Their victory came before construction crews walled off their neighborhoods with lanes of speeding cars, but after bulldozers had demolished thousands of homes lying in the paths of the planned highways. Instead of running a highway from Hyde Park to Roxbury, state transportation officials built the Orange Line. The subway line, built along the path of the scuttled Southwest Expressway, helped remake Jamaica Plain. Still, the Orange Line remains lined with empty lots and dead spots, legacies of highway clearing from a half-century ago. So now the old coalitions are assembling again, with the goal of redeveloping neighborhoods along the length of the Orange Line corridor.

The Orange Line spans four municipalities and scores of neighborhoods. Jamaica Plain is a long way from Somerville and Malden, but the neighborhoods act as nodes along a common transit link. This is true in the sense that the line physically connects disparate populations. But the physical geography of lying along a transit line of the Orange Line’s vintage means communities up and down the line share a common economic development profile.

Clearance for the Southwest Expressway, and then the subway line’s construction, often left stops along the line surrounded by vacant land or parking lots. When there were buildings standing along the line, they seldom related to the nearby transit hubs. This means the Orange Line hasn’t yet lived up to its economic development potential. But it also means there’s no greater concentration of development-ready sites in Greater Boston. It’s just a matter of putting the pieces together in a way that makes sense, and takes advantage of the opportunity.

Game-changing development sites line the Orange Line, from Forest Hills to Jackson Square, Ruggles, North Station, Sullivan Square, Assembly Square, and Malden Center. Inside Boston, these development lots are legacies of highway clearance and roadway construction, while north of the city, where communities were split by Interstate 93, the Orange Line’s presence enables a form of dense neighborhood-building that isn’t possible outside mass transit corridors.

The old coalitions are assembling again, with the goal of redeveloping neighborhoods.

The first pieces are already falling into place. The Bulfinch Triangle, a neighborhood that was cleared during construction of the elevated Central Artery, and then was reopened for development by the Big Dig, is at the forefront of Boston’s apartment boom, with over 500 units either under development or in the construction pipeline. Last week, state officials committed financing for 225 Centre Street, the first phase of the long-awaited reconstruction of Jackson Square; when completed, the 11-acre, $250 million project will reunite portions of Roxbury and Jamaica Plain that were flattened to make way for the Southwest Expressway. Work is currently underway on a new Orange Line station at Assembly Square in Somerville. The new station, in turn, will open a 50-acre post-industrial site for redevelopment; the project’s first two residential buildings should break ground in the spring.

With development starting to get rolling up and down the subway line, the next step is coordinating this development in a more systematic way, to ensure that execution meets the development opportunity. “We want to create a community of people interested in land use along the line,’’ says Marc Draisen, executive director of the Metropolitan Area Planning Council. Draisen’s group is putting a federal sustainable development grant into a new Orange Line-wide planning effort.

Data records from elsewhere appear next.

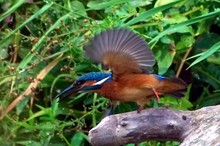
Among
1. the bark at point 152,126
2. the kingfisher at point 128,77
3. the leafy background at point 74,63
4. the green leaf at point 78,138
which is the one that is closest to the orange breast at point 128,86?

The community groups that came together in the 1960s and 1970s to stop the Southwest Expressway and the Inner Belt Highway formed the base of the region’s community development corporation movement. Now, some of those same groups are coming together to link what’s already happening at Assembly Square and Jackson Square and the Bulfinch Triangle to development opportunities at Forest Hills, Sullivan Square, Ruggles, and Malden Center.

On either end of the line, a shared history around transportation infrastructure has created economic opportunity: Because of the increasing importance of linking new development to mass transit, and the dwindling number of transit-adjacent development parcels, these are the places where Boston’s future will be built.